*What the exercise asks*
Return a copy of every line in the data below that contains "professionals".

(Stored data entries)
■ ■ ■ ■
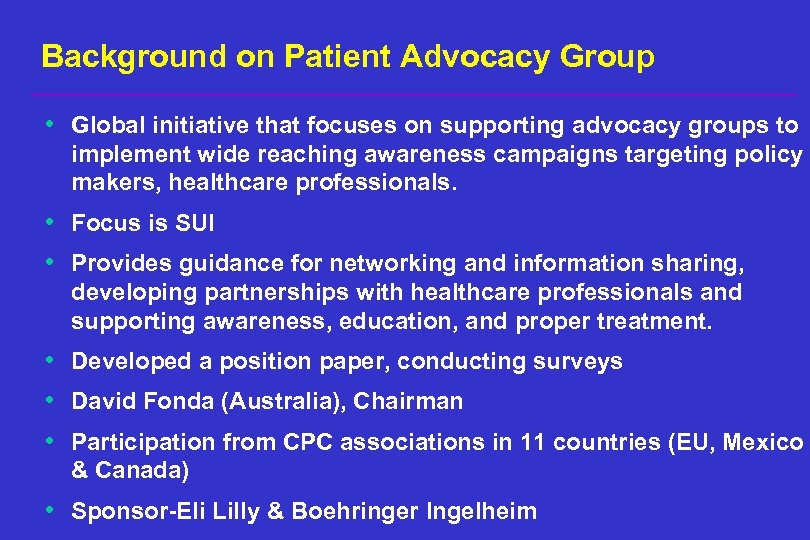 Background on Patient Advocacy Group

• Global initiative that focuses on supporting advocacy groups to implement wide reaching awareness campaigns targeting policy makers, healthcare professionals.

• Focus is SUI

• Provides guidance for networking and information sharing, developing partnerships with healthcare professionals and supporting awareness, education, and proper treatment.

• Developed a position paper, conducting surveys

• David Fonda (Australia), Chairman

• Participation from CPC associations in 11 countries (EU, Mexico & Canada)

• Sponsor-Eli Lilly & Boehringer Ingelheim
■ ■ ■ ■
*Solution to the exercise*
• Global initiative that focuses on supporting advocacy groups to implement wide reaching awareness campaigns targeting policy makers, healthcare professionals.
• Provides guidance for networking and information sharing, developing partnerships with healthcare professionals and supporting awareness, education, and proper treatment.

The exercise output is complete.